Records shown:
··········
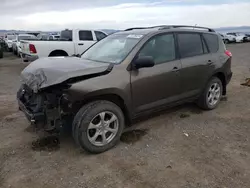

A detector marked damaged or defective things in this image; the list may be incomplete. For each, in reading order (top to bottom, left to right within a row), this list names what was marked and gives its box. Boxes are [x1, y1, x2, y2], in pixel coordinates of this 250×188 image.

damaged suv [17, 25, 232, 153]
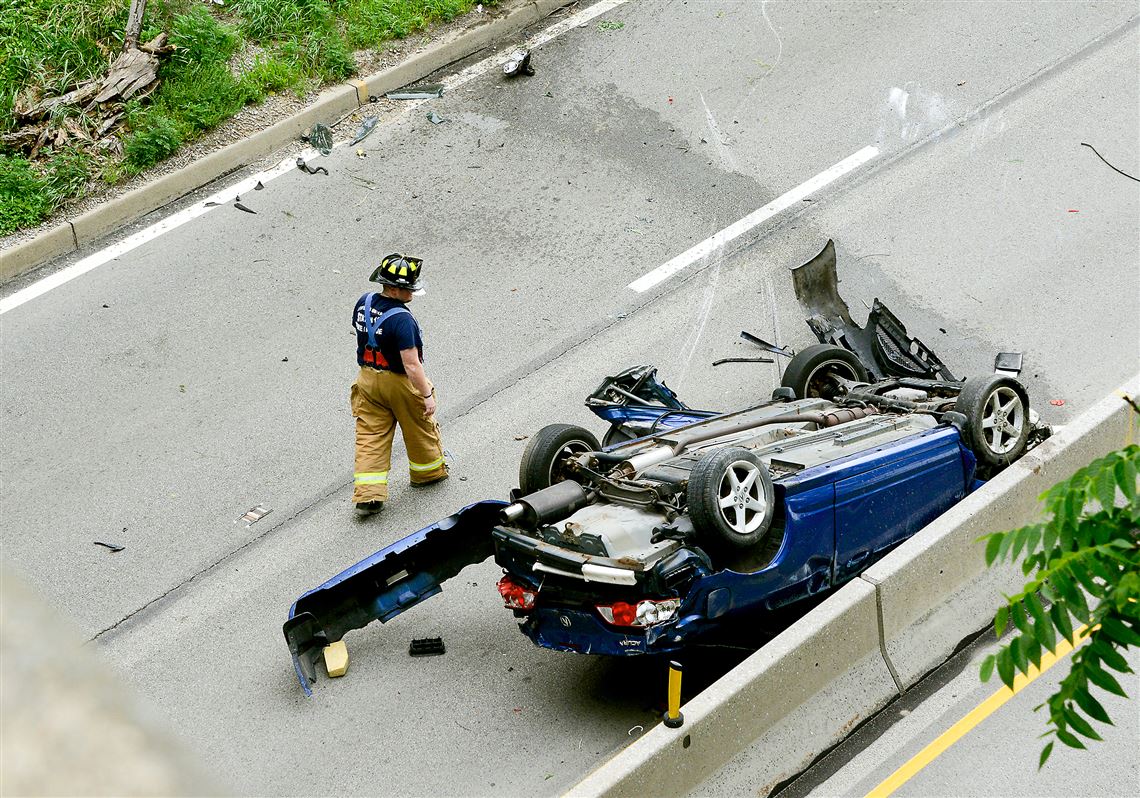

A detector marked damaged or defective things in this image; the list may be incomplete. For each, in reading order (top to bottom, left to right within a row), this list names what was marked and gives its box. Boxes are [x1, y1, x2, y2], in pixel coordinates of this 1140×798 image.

broken car part [388, 84, 446, 101]
broken car part [502, 49, 532, 77]
broken car part [788, 239, 948, 382]
overturned blue car [282, 239, 1040, 692]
··········
Drop the pictures; repeat the listing above exactly.

Your response:
A detector marked damaged or defective things in this image; the list may be incomplete. For each, in reading order (top to bottom, left to right within a row), this list names what was marked and gives its box. Boxes are [x1, y1, x2, y2], in pixel coordinates of this 250×188 image.

damaged suv [17, 25, 232, 153]

A detector marked damaged or defective things in this image; the list may be incomplete. For each, in reading order (top to bottom, left to right within a row), this list names what was marked and gives its box. Boxes are [x1, y1, x2, y2], in pixel coordinates of this 1140×798 image.

broken car part [388, 84, 446, 101]
broken car part [502, 49, 532, 77]
broken car part [788, 239, 948, 382]
overturned blue car [282, 239, 1040, 692]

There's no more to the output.